# START OF ROWS

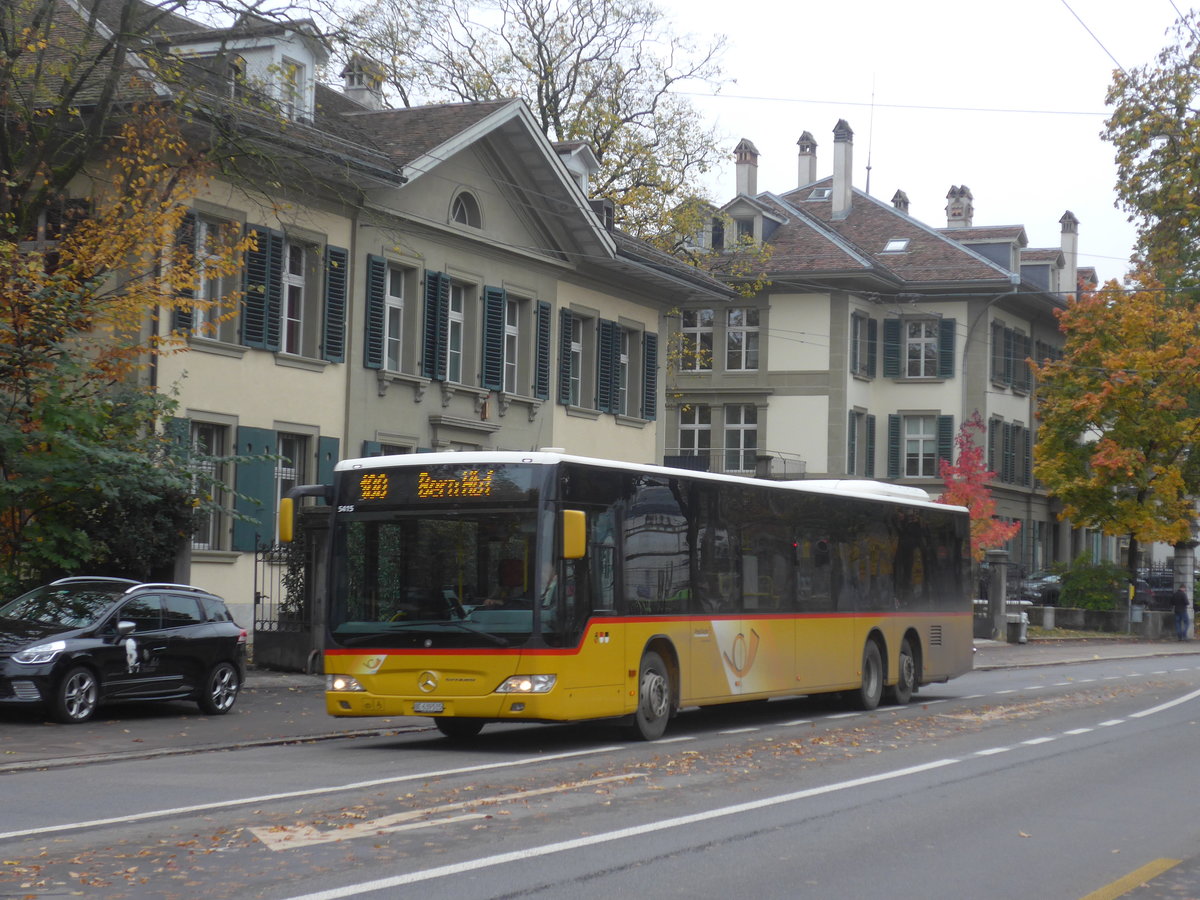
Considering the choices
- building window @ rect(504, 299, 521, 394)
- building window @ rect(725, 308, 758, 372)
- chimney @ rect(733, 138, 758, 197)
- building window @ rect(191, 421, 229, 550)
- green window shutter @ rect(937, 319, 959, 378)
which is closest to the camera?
building window @ rect(191, 421, 229, 550)

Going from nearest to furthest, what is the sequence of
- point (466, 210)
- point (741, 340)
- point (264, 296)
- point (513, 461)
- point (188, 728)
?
point (513, 461) < point (188, 728) < point (264, 296) < point (466, 210) < point (741, 340)

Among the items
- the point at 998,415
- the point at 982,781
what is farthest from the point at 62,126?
the point at 998,415

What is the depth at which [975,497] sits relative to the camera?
47219 mm

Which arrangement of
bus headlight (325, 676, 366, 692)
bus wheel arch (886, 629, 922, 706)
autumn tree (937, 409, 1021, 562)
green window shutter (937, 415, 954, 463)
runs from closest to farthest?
bus headlight (325, 676, 366, 692)
bus wheel arch (886, 629, 922, 706)
autumn tree (937, 409, 1021, 562)
green window shutter (937, 415, 954, 463)

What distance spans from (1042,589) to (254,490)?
38.1 m

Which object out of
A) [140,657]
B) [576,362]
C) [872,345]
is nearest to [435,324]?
[576,362]

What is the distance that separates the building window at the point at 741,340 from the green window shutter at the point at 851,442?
3.69 m

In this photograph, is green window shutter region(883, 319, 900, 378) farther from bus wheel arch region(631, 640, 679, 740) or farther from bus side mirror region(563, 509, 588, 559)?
bus side mirror region(563, 509, 588, 559)

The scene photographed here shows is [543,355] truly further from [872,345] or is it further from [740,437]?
[872,345]

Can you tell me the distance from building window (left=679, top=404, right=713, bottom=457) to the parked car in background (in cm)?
1162

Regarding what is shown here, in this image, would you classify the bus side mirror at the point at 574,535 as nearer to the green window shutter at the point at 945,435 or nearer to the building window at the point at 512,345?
the building window at the point at 512,345

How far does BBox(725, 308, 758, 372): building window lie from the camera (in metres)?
58.3

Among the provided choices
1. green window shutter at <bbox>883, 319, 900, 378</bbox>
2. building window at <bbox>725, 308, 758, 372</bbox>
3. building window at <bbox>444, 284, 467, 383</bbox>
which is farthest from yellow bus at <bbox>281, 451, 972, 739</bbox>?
green window shutter at <bbox>883, 319, 900, 378</bbox>

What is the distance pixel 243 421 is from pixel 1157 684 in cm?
1535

# END OF ROWS

**THE PROBLEM**
Reproduce the lines from the one containing "Which object out of" through the end of the rows, inclusive, swapping "nearer" for "closer" and leaving everything else unchanged.

**WRITTEN SOLUTION**
Which object out of
A) [140,657]
B) [576,362]
C) [872,345]
is nearest to [435,324]?
[576,362]

What is the distance that separates the building window at the point at 741,340 from the green window shutter at the point at 851,442?
3.69 m

In this photograph, is green window shutter region(883, 319, 900, 378) farther from bus wheel arch region(631, 640, 679, 740) or farther from bus side mirror region(563, 509, 588, 559)?
bus side mirror region(563, 509, 588, 559)

The scene photographed here shows is [543,355] truly further from [872,345] or is it further from [740,437]?
[872,345]

Can you tell me the distance from building window (left=679, top=404, right=713, bottom=457) to the parked car in background (in cm)?
1162

Regarding what is shown here, in this image, would you classify the bus side mirror at the point at 574,535 as closer to the green window shutter at the point at 945,435 or closer to the building window at the point at 512,345?
the building window at the point at 512,345

How far does BBox(725, 308, 758, 372): building window lie from the camera (in metres)?
58.3

Among the provided choices
1. green window shutter at <bbox>883, 319, 900, 378</bbox>
2. building window at <bbox>725, 308, 758, 372</bbox>
3. building window at <bbox>444, 284, 467, 383</bbox>
which is farthest from yellow bus at <bbox>281, 451, 972, 739</bbox>?
green window shutter at <bbox>883, 319, 900, 378</bbox>

What is the distance pixel 243 421 is from pixel 1157 684 in cm?
1535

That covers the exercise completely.